I still couldn’t find the person speaking. It was a man’s voice, but it was hard to tell exactly where it was coming from over the drone of the videogames and pinball machines.
“Alan Scarpio is a gazillionaire playboy who hangs out with Johnny Depp,” said a young man leaning against an old Donkey Kong Jr. cabinet. “He can’t be a player.”
“Maybe he played, but there’s no evidence he won the game,” said a woman in a Titanica T-shirt. “ ‘Californiac’ is the name listed in The Circle, not Alan Scarpio.”
“So then how do you explain his overnight wealth?” Sally Berkman replied—a familiar challenge when it came to Scarpio. “He has to be Californiac. It just makes sense. He was born in San Francisco.”
“Oh, well, if he was born in San Francisco, he must be the guy.” Donkey Kong Man was clearly looking to stir up some shit.
“San Francisco is in California,” Sally Berkman replied. “Californiac.”
“Wow, are you serious?” Donkey Kong Man said, shaking his head.

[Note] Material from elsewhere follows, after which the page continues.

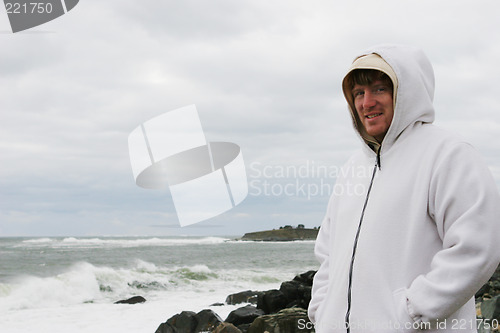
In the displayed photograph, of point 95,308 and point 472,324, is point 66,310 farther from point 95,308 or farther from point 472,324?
point 472,324

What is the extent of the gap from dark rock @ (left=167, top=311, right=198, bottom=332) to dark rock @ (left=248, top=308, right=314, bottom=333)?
1595mm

“How about I just play what you’ve come all this way to hear?” I said.
If I let them go on about Alan Scarpio and whether or not he was actually Californiac, the winner of the sixth iteration of the game, we’d be here all night. Again.
I nodded in the direction of a blond curly-haired woman standing near the front door, and she turned out the lights.
Her name was Chloe. She was a good friend of mine. She worked for the Magician.
The arcade was the Magician’s place.
It was an old speakeasy that had been converted into the arcade–slash–pizza joint back in the 1980s. The pizza oven had died more than a decade ago, so now it was just an arcade. Nobody understood how the Magician had been able to keep the place running through the rise of home-based and eventually handheld computer entertainment, but keep it running he did.
Walking into the arcade was like walking into another age.
The brick walls and exposed pipes in the ceiling clashed with the bright video screens and sharp 8-bit sounds of the arcade games, resulting in a strange yet perfectly comfortable blend of anachronisms.
Chloe called it eighties industrial.
The Magician was out of town on some kind of research trip, but he never came down for these things anyway.
He’d started letting a few of us use the place for meetings after the eighth iteration of the game. The Magician’s arcade became a kind of de facto clubhouse, an informal gathering place for those of us who remained obsessed with the game long after most everyone else had checked out.